Perhaps the greatest trait of President Donald J. Trump is his decisive leadership. And today, and he showed that skill again.
The president secured the services of world-renowned magician David Copperfield to address the raging COVID-19 global pandemic.
“I’ve been saying for months that this coronavirus will disappear,” the nation’s leader told The Lint Screen. “Now, I’m going to prove it.”
Trump has always been impressed with David Copperfield.
“When I had my casino in Atlantic City, I hired David,” the president said. “He was incredible. He once pulled a silver dollar out of my ear–– I had no idea it was in there! Then he made the silver dollar disappear. He even made my nose disappear. Who knows how he did that. Amazing. Copperfield is the best; everyone says so. But even with his tremendous talent, my casino went bankrupt. It’s almost impossible to build a business on gambling. The house always loses. That’s why almost no casino ever succeeds.”
The fake news media has been lambasting the president on his handling of the coronavirus.
“No one knew this pandemic was coming,” Trump said. “I’ve done a tremendous job with the coronavirus. Without me shutting down flights from China, experts estimate 300 million Americans would be dead. But I don’t get credit for that––credit for saving 300 million American lives. The fake news is very unfair.”
While the number of coronavirus cases is skyrocketing nationwide, Trump has remained confident it would eventually disappear.
“I’ve always been a glass-half-full kind of guy,” he said. “I’ve been saying remain calm. Don’t panic. It’s all going to work out very well for our country. But since Mike Pence and his team have failed so miserably controlling the coronavirus, I’m going to have to nip this thing in the bud.”

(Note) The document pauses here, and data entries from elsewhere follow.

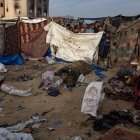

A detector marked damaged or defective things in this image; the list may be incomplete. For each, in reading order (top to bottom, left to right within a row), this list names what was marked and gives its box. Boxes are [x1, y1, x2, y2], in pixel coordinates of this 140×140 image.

burnt fabric [3, 24, 20, 55]
burnt fabric [19, 20, 48, 57]
burnt fabric [55, 60, 92, 87]
burnt fabric [104, 79, 135, 101]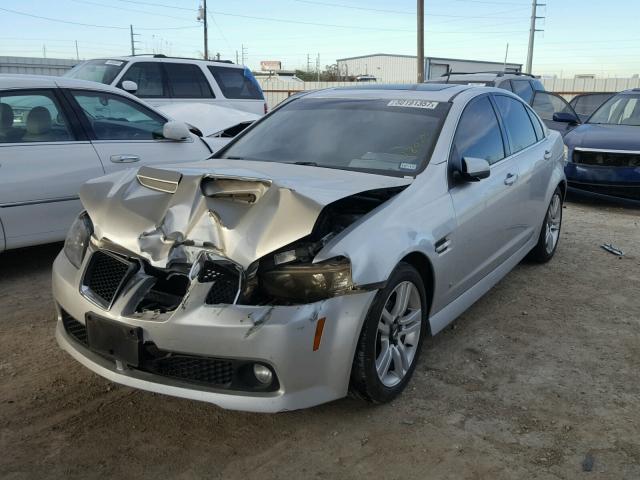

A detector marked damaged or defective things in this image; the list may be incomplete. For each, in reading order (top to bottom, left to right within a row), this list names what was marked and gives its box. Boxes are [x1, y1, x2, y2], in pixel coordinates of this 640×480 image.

crumpled hood [564, 123, 640, 151]
exposed headlight assembly [63, 211, 93, 268]
broken headlight [63, 212, 93, 268]
damaged front end [75, 162, 410, 316]
crumpled hood [80, 158, 412, 268]
silver damaged sedan [53, 83, 564, 412]
broken headlight [258, 256, 352, 302]
exposed headlight assembly [260, 256, 356, 302]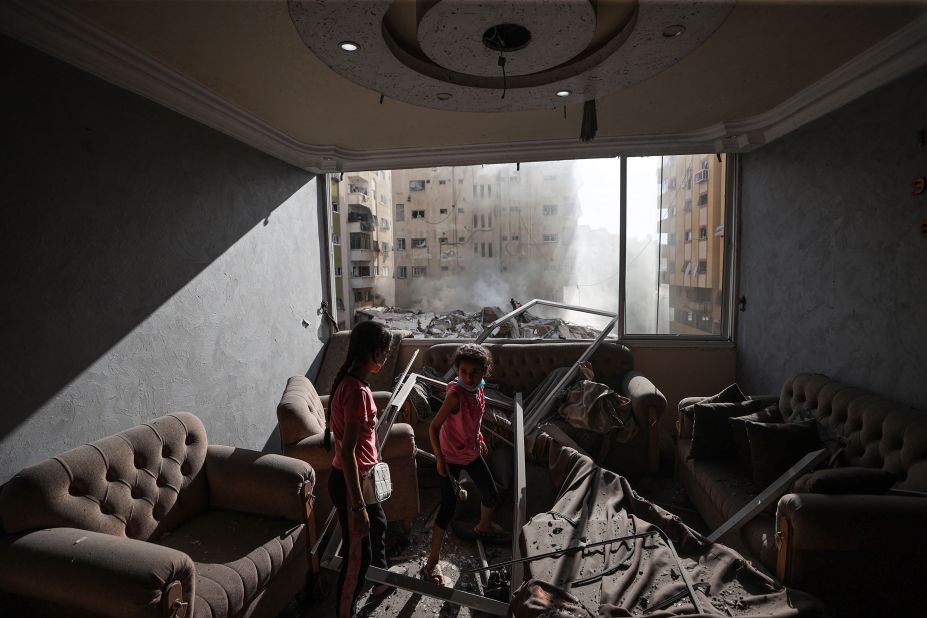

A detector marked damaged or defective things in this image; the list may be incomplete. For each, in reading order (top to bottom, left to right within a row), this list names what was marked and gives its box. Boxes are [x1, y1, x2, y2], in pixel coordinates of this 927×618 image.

bent metal frame [316, 300, 700, 612]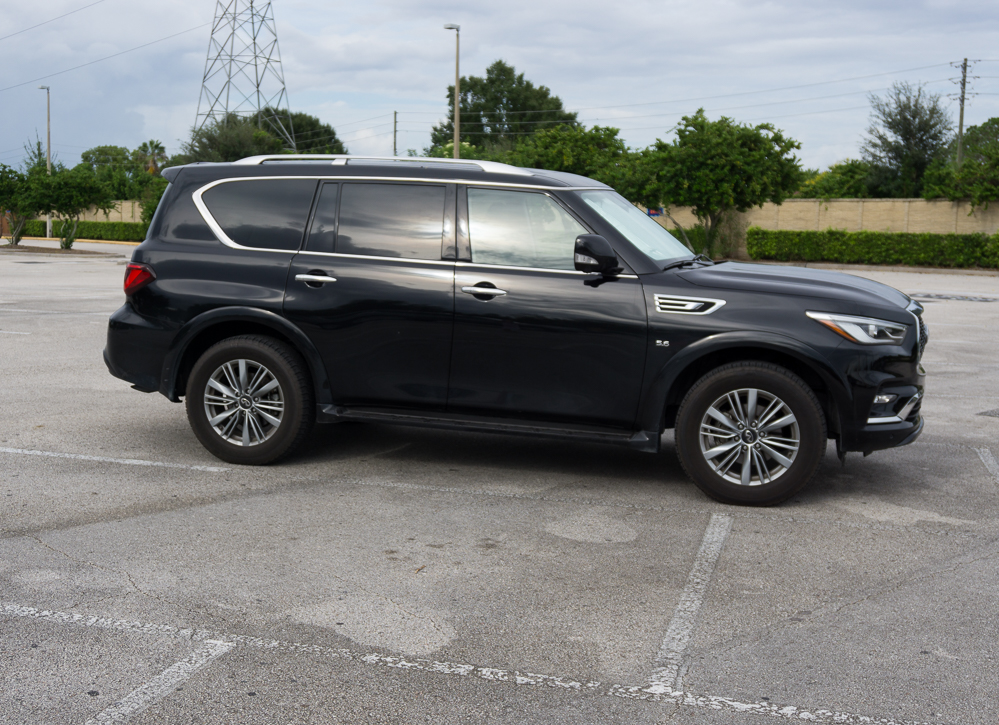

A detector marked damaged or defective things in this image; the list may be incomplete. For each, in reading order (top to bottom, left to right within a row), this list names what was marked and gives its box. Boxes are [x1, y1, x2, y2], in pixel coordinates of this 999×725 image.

cracked pavement [1, 252, 999, 720]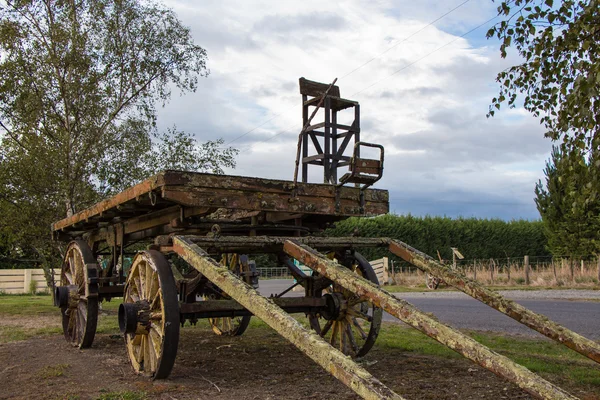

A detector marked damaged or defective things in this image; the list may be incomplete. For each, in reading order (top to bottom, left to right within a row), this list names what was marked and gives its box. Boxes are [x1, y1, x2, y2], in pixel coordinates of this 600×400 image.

rusty metal bracket [171, 236, 400, 398]
rusty metal bracket [284, 239, 576, 400]
rusty metal bracket [386, 238, 600, 366]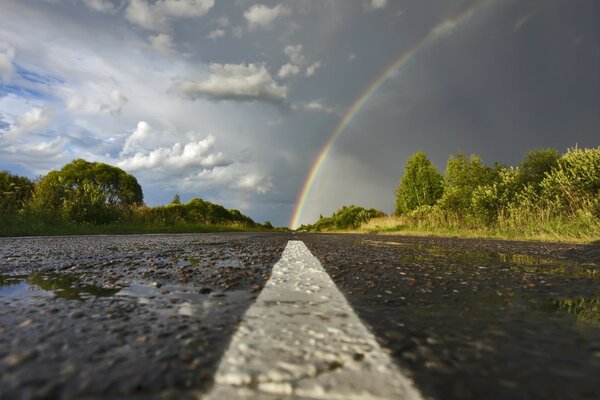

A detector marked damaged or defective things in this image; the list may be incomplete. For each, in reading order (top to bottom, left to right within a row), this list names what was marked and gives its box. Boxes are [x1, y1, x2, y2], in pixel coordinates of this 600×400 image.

cracked asphalt [1, 233, 600, 398]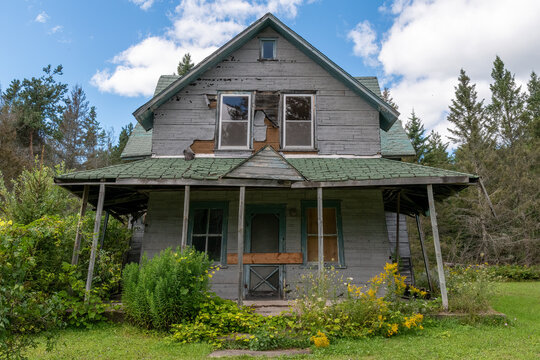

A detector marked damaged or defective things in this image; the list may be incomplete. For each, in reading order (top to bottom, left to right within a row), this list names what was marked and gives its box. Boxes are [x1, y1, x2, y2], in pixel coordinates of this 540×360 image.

broken attic window [260, 38, 276, 59]
damaged siding [152, 27, 380, 157]
broken attic window [218, 94, 252, 149]
broken attic window [282, 95, 312, 148]
broken attic window [191, 205, 225, 262]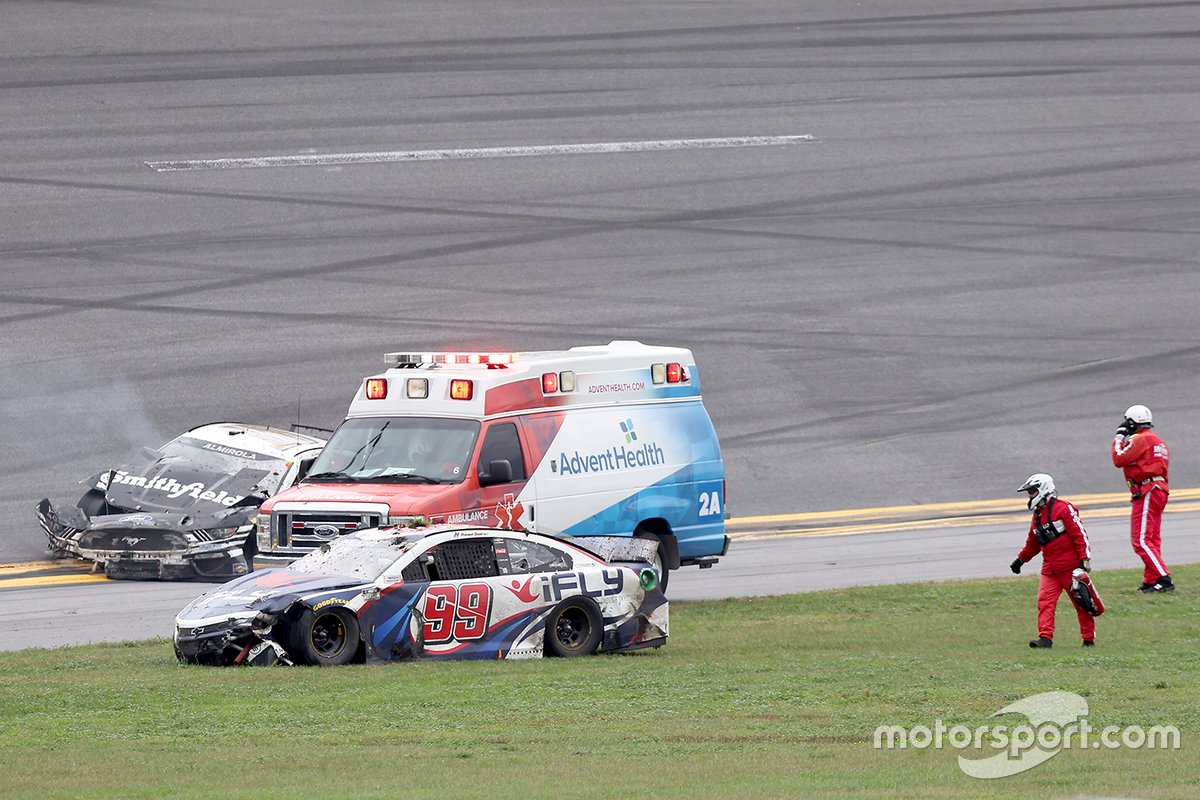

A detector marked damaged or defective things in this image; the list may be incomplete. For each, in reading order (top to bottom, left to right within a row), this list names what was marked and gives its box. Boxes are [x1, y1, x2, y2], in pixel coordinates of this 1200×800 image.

Trump said he called David Copperfield and asked him if he could make coronavirus disappear. “Sure, he said,” Trump relays. “I told Steve Mnuchin to write Copperfield a check for whatever he wants. We’ve got to get our economy going again.”
Trump leans forward. “You know, I built the strongest economy the world has ever seen,” Trump bragged. “Everyone says so. People at Mar-a-Lago tell me they’ve never been richer. I’ve done an incredible job. Incredible wealth. They all love me. Everyone loves me.”

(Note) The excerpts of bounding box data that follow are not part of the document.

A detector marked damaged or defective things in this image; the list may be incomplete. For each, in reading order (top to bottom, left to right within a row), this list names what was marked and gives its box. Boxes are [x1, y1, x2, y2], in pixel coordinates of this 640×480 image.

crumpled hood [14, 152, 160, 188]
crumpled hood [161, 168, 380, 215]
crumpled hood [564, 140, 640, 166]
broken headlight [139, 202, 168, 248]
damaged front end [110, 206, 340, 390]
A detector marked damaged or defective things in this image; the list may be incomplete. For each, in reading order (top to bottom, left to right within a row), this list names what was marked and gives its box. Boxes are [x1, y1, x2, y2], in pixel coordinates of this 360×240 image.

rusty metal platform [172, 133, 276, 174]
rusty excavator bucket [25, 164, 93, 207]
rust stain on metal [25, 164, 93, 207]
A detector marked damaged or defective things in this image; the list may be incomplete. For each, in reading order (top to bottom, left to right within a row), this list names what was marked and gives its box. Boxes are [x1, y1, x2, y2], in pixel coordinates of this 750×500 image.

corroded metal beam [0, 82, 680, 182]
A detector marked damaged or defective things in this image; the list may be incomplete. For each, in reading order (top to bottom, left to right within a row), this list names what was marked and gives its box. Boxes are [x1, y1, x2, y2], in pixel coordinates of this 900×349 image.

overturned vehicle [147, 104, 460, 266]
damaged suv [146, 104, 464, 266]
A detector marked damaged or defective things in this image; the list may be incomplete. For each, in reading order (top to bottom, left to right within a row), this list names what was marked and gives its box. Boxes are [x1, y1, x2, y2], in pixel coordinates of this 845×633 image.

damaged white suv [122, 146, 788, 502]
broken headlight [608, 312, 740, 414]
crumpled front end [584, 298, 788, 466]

Mnuchin would not disclose how much taxpayer money will be spent on David Copperfield’s services, but he said it will be a tremendous deal.

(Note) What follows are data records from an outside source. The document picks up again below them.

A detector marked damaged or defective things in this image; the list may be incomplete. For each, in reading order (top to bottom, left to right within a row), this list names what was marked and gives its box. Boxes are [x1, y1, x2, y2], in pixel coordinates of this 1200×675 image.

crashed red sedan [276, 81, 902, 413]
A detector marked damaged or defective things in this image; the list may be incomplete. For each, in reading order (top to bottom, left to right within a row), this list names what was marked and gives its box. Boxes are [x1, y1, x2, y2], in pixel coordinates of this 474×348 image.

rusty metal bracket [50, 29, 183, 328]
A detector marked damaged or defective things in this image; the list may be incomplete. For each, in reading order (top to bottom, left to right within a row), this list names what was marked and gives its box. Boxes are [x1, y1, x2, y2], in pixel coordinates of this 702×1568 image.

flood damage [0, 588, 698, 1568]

“The president is an incredible negotiator,” the Secretary of The Treasury said. “Just ask Kim Jong-un or Vladimir Putin. Our president plays those guys like a fiddle.”
Trump has given Copperfield “total authority to do whatever it takes to make coronavirus disappear.”
The country’s CEO props his feet on the desk in the Oval Office.
“I want to keep Americans safe, especially Fox News viewers, white supremacists, and the QAnon crowd,” the leader of the free world said. “These are my people. They’re smart enough to know any story that is not about my greatness is a hoax.”
Trump leans forward. “We have an election this November, and I want to make sure the Democrats don’t try to cheat and rig it. I’m going to win in a landslide. Suck it, Sleepy Joe, Nancy, and Chuck–– Trump will make America great again. Everyone is excited about me having four more years.”